• **Exercise objective**
Please restate word for word each line from the one containing "Love Birds Bracelet" to the last line of the records below, and drop the pictures.

• **Data listing**
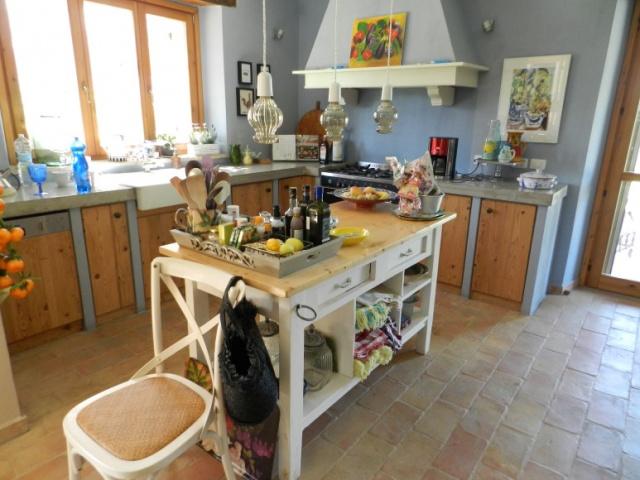 Barchi Villa Zwembad LMV3360 Keuken 1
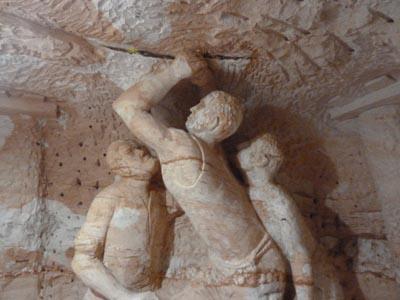 彫刻、オパール採掘する人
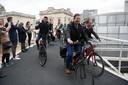 De fietsspiraal in Leuven was een zware bevalling met herhaaldelijk uitstel door technische problemen maar het stadsbestuur kreeg toch applaus bij de officiële inwijding.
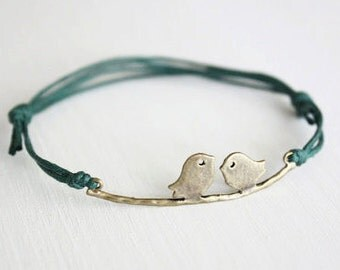 Love Birds Bracelet or Anklet in Antique Brass, Bronze Birds Bracelet, Bird Bracelet, Birds Jewelry, Animal, Woodland Jewelry, BFF, Friend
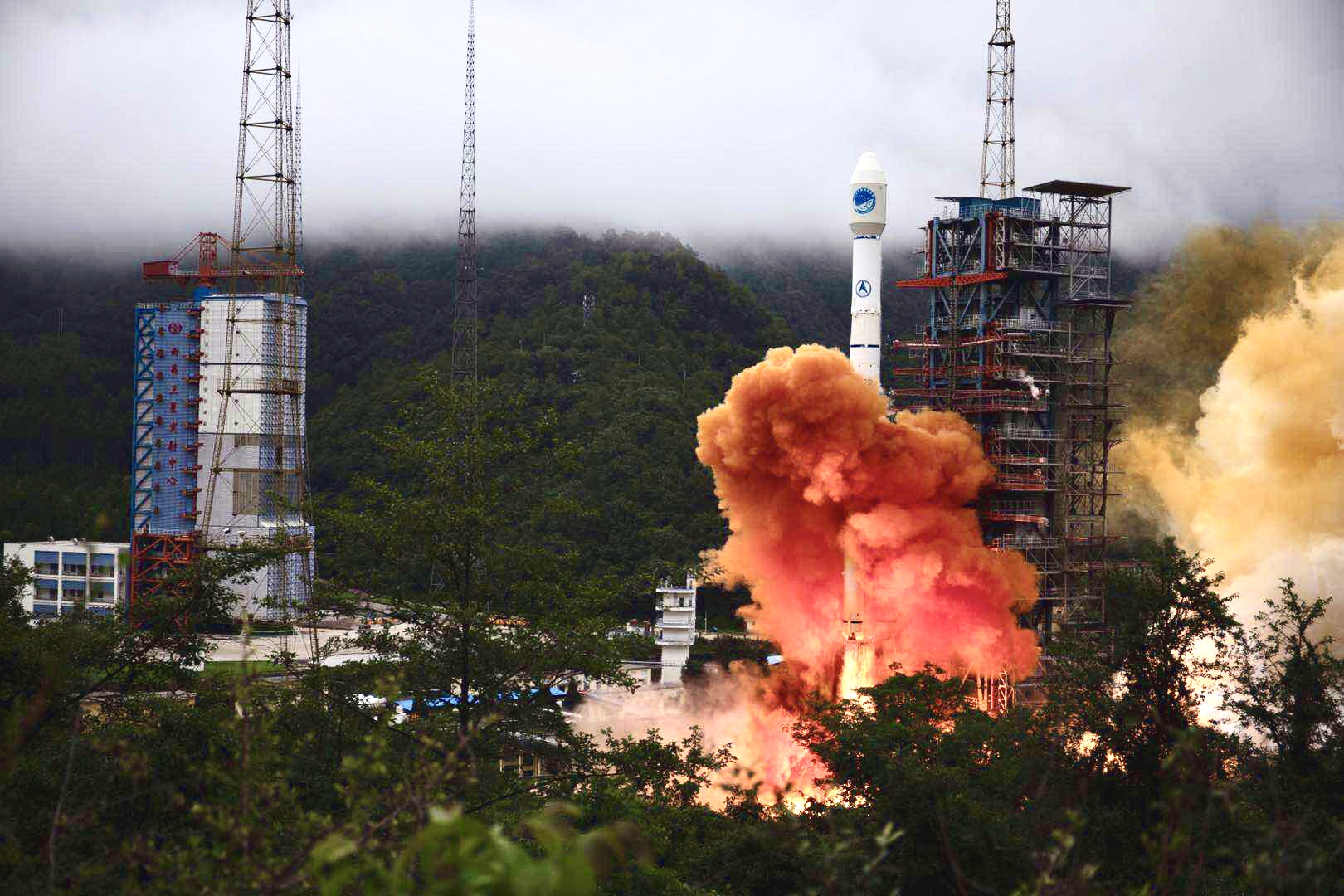 https://news.cgtn.com/news/2020-06-23/China-launches-last-BeiDou-navigation-system-satellite--Ry9yn9DrFK/img/be66cbdc93934990b6e00553653eba82/be66cbdc93934990b6e00553653eba82.jpeg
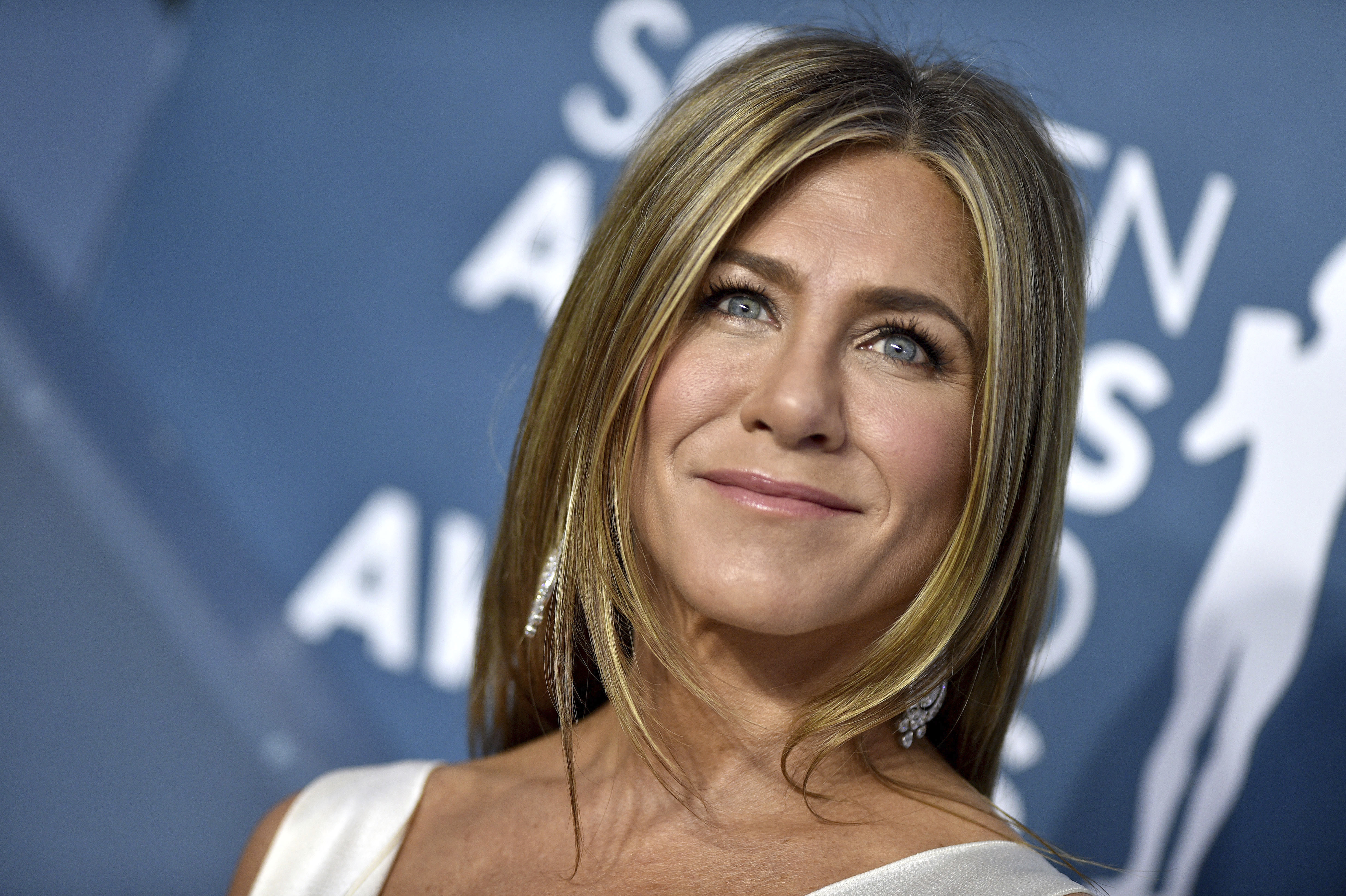 Jennifer Aniston Uses This Tatcha Lip Product To Get Her Plump Pout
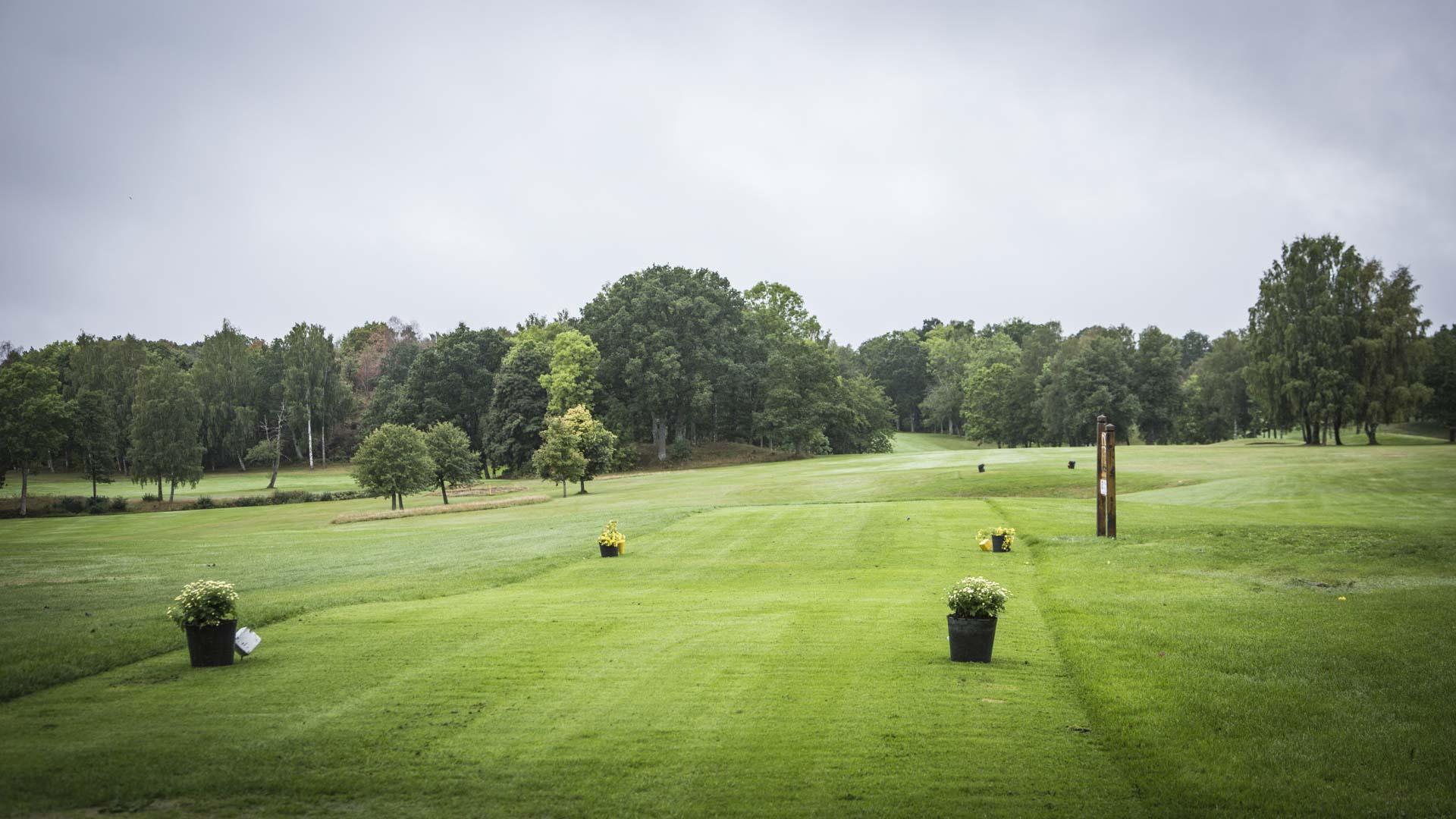 På Onsjö Golfklubb en arla morgon två veckor innan avslag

• **Response box**
 Love Birds Bracelet or Anklet in Antique Brass, Bronze Birds Bracelet, Bird Bracelet, Birds Jewelry, Animal, Woodland Jewelry, BFF, Friend
 https://news.cgtn.com/news/2020-06-23/China-launches-last-BeiDou-navigation-system-satellite--Ry9yn9DrFK/img/be66cbdc93934990b6e00553653eba82/be66cbdc93934990b6e00553653eba82.jpeg
 Jennifer Aniston Uses This Tatcha Lip Product To Get Her Plump Pout
 På Onsjö Golfklubb en arla morgon två veckor innan avslag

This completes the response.